EDIT: it seems implied by a response to this post that a proof of this fact does actually exist, but I've yet to see the proof or any intuition for the proof – so what is it?
OP:
According to a Wikipedia article on the Gamma Function, given a fixed integer $m$ and increasing integer $n$:
$$\lim_{n\to \infty} \frac{n!}{(n + m)!} \cdot (n + 1)^m = 1$$
I understand this part, however the article proceeds to say that (emphasis mine) "we do get a unique extension of the factorial function to the non-integers by insisting that this equation continue to hold when the arbitrary $m$ is replaced by an arbitrary complex number $z$."

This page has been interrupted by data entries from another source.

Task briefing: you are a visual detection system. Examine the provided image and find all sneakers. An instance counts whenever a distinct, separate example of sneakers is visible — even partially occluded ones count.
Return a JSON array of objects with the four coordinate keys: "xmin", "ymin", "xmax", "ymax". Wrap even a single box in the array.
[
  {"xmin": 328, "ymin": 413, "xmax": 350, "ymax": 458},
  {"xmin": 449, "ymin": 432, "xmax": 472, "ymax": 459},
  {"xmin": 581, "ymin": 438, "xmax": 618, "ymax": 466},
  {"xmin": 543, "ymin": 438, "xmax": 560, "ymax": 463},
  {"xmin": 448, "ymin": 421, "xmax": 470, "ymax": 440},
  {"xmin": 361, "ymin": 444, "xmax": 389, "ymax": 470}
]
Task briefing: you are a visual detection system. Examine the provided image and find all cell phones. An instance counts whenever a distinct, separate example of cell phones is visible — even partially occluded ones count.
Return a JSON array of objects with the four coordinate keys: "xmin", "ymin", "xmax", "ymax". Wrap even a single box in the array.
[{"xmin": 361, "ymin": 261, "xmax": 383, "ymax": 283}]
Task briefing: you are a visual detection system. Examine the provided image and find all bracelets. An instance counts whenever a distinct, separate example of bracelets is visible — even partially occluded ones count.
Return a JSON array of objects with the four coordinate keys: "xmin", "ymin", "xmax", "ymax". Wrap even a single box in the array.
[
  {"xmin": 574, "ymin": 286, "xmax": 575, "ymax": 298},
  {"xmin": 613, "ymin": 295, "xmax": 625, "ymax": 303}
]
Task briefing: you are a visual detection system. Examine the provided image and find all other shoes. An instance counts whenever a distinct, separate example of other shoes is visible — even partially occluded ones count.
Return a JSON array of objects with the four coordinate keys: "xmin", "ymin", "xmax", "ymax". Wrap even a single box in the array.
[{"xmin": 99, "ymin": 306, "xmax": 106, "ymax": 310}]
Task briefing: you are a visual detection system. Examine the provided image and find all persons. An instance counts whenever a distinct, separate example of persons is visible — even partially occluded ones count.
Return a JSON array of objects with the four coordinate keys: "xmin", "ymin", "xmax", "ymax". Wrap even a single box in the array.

$$\lim_{n\to \infty} \frac{n!}{(n + z)!} \cdot (n + 1)^z = 1, \forall z\in \mathbb{C} \space \ldots?$$
It seems to me that "insisting" is logically and mathematically weak. Why do mathematicians here get to insist this without explicitly proving it, especially considering how this result is used later in another proof? How does one know whether something is even fair to insist, without proof? It doesn't seem like an axiom or anything inherently assumable…
Thanks.
Best Answer
What the article means is there is a theorem, whose proof they haven't presented to you yet, that at least one generalization of the factorial function satisfies the desired condition. In fact, it's unique. There are also other theorems that highlight how this function is unique.